Light & Wonder, Inc. Reports First Quarter 2026 Results

Delivered Growth, Margin Expansion(1), and Quality of Earnings with Net Income of $52 Million and Consolidated AEBITDA(2) of $327 Million

Gaming Operations North American Premium Units Base Grew for 23rd Consecutive Quarter, Adding over 2,550 Premium Units(3) Year-over-Year, and 660 Grover Units Added Sequentially

Generated Cash Flows from Operating Activities of $139 Million and Adjusted Free Cash Flow(2) of $207 Million

LAS VEGAS — May 6, 2026 — Light & Wonder, Inc. (ASX: LNW) (“Light & Wonder,” “L&W,” “we” or the “Company”) today reported results for the first quarter ended March 31, 2026.

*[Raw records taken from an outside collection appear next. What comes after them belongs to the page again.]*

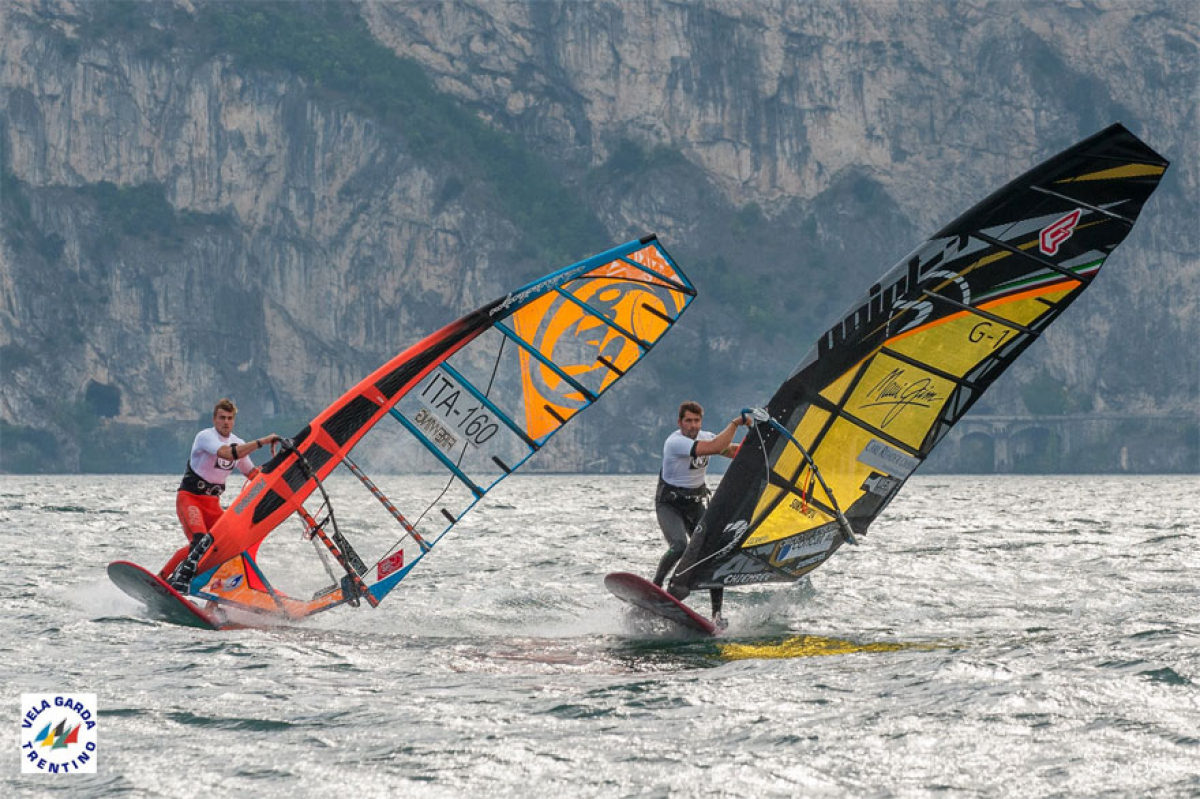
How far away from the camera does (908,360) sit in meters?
10.1

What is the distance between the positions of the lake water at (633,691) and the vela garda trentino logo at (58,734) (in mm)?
96

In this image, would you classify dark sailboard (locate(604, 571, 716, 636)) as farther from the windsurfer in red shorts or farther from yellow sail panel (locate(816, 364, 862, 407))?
the windsurfer in red shorts

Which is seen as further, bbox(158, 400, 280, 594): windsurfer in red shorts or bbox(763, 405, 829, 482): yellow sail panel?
bbox(158, 400, 280, 594): windsurfer in red shorts

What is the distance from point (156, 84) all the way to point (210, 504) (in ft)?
363

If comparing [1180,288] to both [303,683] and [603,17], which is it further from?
[303,683]

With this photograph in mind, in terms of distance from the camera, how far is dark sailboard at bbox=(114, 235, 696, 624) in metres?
11.3

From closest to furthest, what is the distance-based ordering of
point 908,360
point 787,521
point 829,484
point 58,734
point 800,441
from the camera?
point 58,734 < point 908,360 < point 800,441 < point 829,484 < point 787,521

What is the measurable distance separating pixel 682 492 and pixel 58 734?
5229 mm

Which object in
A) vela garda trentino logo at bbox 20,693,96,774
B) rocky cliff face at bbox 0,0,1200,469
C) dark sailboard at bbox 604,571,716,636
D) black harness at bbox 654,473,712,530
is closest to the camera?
vela garda trentino logo at bbox 20,693,96,774

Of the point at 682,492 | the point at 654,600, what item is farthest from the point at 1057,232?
the point at 654,600

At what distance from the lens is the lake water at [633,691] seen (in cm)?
607

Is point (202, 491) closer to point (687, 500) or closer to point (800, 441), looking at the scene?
point (687, 500)

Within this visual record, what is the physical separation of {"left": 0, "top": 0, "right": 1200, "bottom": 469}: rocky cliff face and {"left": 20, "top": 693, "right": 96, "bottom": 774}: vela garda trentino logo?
3995 inches

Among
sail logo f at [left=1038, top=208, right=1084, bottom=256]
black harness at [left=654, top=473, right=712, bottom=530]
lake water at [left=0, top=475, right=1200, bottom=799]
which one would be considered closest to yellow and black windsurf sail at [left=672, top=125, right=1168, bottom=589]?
sail logo f at [left=1038, top=208, right=1084, bottom=256]
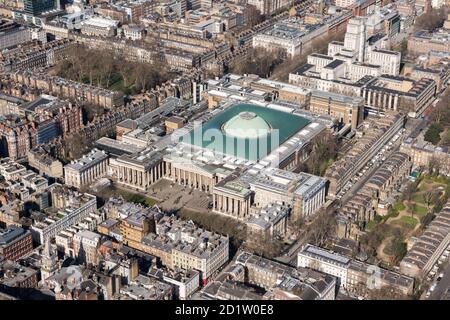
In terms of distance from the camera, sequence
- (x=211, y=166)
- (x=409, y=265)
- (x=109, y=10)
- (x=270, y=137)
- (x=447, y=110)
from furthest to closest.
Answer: (x=109, y=10) → (x=447, y=110) → (x=270, y=137) → (x=211, y=166) → (x=409, y=265)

Light & Wonder delivered a solid start to 2026 underpinned by its highly diversified business model, continued disciplined execution across all three businesses and strong cash flow generation, while demonstrating resilience against a backdrop of macroeconomic and geopolitical uncertainty, including tariff-related pressures. Consolidated revenue grew 2% year-over-year to $790 million, against a strong prior year period. We continue to execute against our commitment to deliver enhanced quality of earnings through recurring revenue(4), with Gaming operations and iGaming as the primary growth drivers during the quarter, each delivering double-digit year-over-year revenue increases. This was further underpinned by continued operational momentum and content strength. Net income was $52 million or $0.66 per share(5), down 37% and 30% year-over-year, respectively, reflecting approximately $50 million in legal reserve contingencies associated with certain legacy legal matters, which impacted year-over-year net income and net income per share(5) growth by approximately 61% and 67%, respectively. Net cash provided by operating activities was $139 million, a 25% decrease compared to the same period in 2025, primarily reflecting the payment of legal matter settlements in the quarter.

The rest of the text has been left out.